SBY-Boediono : Neoliberal/Kerakyatan/Kerakyatan Pro Pasar? 7
Kamis, 28 Mei '09 10:47
Sedikit menambahkan mengenai diri presiden SBY yang sekarang lagi ramai-ramainya dituduh sebagai Neolib. Ini saya dapatkan dari jurnal Manajemen Usahawan Indonesia No2 th XXXVI Februari 2007 hal 20 dengan judul MEMBANGUN EKONOMI KERAKYATAN karangan Prof Dr.Akhmad Syakhroza. Disini saya cuma mengutip paragraf awal dari jurnal beliau, sisanya bisa dibaca sendiri :D, tapi sedikit banyak dari paragraf awal ini kita bisa tahu apa garis besar dari jurnal tersebut.
"Kita semua berkeinginan Ekonomi Kerakyatan bisa tumbuh kembang sebagai tulang punggung Ekonomi Nasional, tentu dengan tetap memberi memberi peran kepada ekonomi pasar. Dengan struktur penduduk Indonesia yang dominan berperan di sektor pertanian dan pernelayanan maka menggerakkan potensi kekayaan alam adalah sangat penting. Apabila kita cermati secara jernih, maka sesungguhnya presiden SBY telah menjalankan ekonomi kerakyatan yang pro pasar, konsisten dengan platform ekonomi sebagaimana ditawarkannya ada kampanye pilpres beberapa tahun yang lalu.
Komitmen ini tergambar secara jelas dari 4 strategi induk pemerintah yaitu : 1)Pro penciptaan lapangan Kerja
2)Pro pengentasan Kemiskinan
3)Pro pertumbuhan ekonomi
4)Pro pelestarian lingkungan
Dua strategi pertama adalah berorientasi kepada ekonomi kerakyatan, sedangkan 2 strategi terakhir adalah lebih berorientasi kepada ekonomi pasar. Berbagai program konkrit yang telah dilakukan oleh pemerintah pada tahun 2005 dan 2006 antara lain adalah menaikkan harga gaba, subsidi pupuk, subsidi bunga untuk RSS, menaikkan gaji golongan 1 dan 2 bagi pegawai negeri sipil/tentara/polisi, Program BOS, Bantuan Langsung Tunai, Raskin beras untuk rakyat miskin, bantuan Askeskin, pengadaan air bersih untuk rakyat, pembangunan infrastruktur pedesaan.
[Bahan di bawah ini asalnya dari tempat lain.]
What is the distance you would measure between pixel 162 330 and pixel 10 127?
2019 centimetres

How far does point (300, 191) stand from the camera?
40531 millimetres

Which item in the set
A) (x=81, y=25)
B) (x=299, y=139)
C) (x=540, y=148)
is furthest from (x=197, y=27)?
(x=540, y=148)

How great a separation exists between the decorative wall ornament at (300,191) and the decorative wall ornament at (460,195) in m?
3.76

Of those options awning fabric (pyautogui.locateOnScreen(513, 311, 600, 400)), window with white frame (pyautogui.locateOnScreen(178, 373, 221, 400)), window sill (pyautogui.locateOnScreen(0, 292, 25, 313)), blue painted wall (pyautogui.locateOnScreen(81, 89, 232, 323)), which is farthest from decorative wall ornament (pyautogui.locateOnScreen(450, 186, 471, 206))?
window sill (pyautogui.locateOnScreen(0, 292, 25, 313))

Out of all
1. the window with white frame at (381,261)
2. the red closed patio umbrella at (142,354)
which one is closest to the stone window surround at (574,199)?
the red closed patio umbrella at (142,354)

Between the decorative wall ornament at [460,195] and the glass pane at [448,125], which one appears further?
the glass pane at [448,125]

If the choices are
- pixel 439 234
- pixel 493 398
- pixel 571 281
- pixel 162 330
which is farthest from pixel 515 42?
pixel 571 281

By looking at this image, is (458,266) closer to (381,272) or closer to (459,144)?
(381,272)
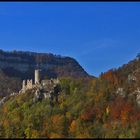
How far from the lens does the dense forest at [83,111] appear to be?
99312mm

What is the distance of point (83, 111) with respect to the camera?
4232 inches

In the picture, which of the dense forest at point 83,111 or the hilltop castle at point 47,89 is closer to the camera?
the dense forest at point 83,111

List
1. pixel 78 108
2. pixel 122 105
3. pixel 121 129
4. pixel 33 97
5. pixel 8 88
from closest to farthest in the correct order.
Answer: pixel 121 129 → pixel 122 105 → pixel 78 108 → pixel 33 97 → pixel 8 88

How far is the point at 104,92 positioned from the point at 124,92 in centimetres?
475

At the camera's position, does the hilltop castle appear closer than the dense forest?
No

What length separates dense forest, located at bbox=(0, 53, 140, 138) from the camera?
99.3m

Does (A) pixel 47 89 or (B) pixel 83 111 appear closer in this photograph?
(B) pixel 83 111

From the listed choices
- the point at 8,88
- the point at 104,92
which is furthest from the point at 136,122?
the point at 8,88

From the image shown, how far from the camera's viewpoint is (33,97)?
121 m

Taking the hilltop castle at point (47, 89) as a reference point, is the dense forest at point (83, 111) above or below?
below

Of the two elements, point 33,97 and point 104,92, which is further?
point 33,97

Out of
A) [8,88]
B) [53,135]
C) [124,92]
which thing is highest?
[8,88]

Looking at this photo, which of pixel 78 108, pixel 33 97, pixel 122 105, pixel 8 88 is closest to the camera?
pixel 122 105

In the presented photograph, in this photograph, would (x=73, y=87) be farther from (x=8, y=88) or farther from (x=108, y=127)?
(x=8, y=88)
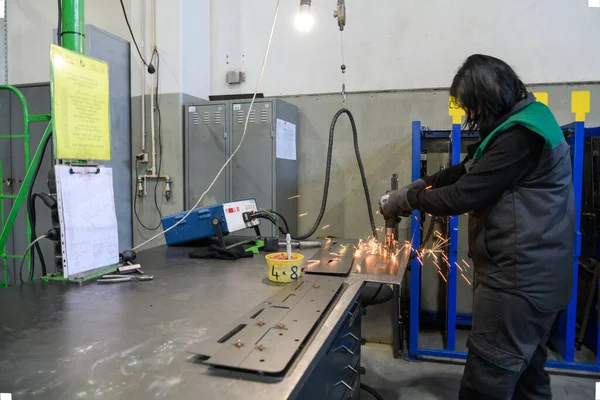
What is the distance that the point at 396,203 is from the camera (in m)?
1.75

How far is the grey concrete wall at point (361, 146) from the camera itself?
3.04m

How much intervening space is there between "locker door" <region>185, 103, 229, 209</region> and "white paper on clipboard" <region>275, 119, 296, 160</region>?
15.7 inches

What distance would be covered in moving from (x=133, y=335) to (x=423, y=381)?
2.02 m

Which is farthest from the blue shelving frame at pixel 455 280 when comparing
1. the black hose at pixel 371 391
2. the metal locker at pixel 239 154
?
the metal locker at pixel 239 154

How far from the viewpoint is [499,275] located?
143 cm

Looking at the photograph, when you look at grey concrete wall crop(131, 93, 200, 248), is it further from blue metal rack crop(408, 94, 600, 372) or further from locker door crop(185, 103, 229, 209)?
blue metal rack crop(408, 94, 600, 372)

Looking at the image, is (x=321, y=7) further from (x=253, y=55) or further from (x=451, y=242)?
(x=451, y=242)

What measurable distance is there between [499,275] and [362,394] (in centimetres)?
128

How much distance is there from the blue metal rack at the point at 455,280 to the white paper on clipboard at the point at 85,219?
1797 mm

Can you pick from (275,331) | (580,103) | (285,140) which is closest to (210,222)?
(275,331)

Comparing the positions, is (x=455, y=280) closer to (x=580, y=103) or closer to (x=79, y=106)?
(x=580, y=103)

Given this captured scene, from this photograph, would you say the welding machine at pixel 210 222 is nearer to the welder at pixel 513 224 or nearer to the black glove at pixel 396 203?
the black glove at pixel 396 203

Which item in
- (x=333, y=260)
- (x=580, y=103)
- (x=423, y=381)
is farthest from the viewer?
(x=423, y=381)

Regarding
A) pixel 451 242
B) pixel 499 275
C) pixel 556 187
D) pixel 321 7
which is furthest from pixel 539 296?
pixel 321 7
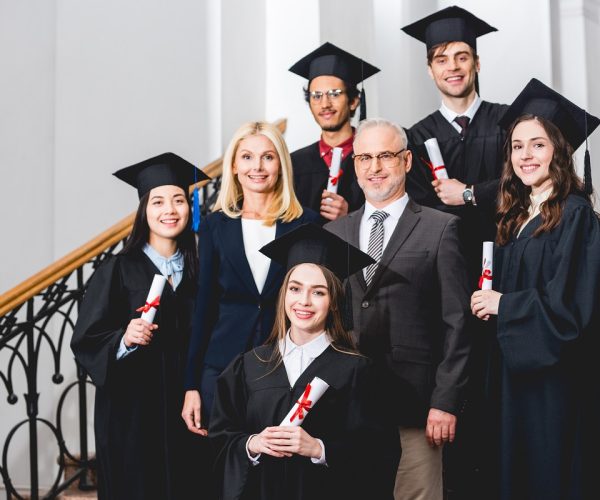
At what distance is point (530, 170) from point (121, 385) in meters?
1.77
Kita telah mendengar bahwa program ini telah dirasakan secara nyata oleh masyarakat golongan kecil meskipun kita juga melihat praktek-praktek di lapangan masih adanya penyimpangan-penyimpangan"
Di dunia ini memang tidak ada yang putih atau hitam murni, yang ada adalah abu-abu. Jadi jangan mentah-mentah menelan kata-kata para politisi yang asal tuding sistem yang diusungnyalah yang lebih baik.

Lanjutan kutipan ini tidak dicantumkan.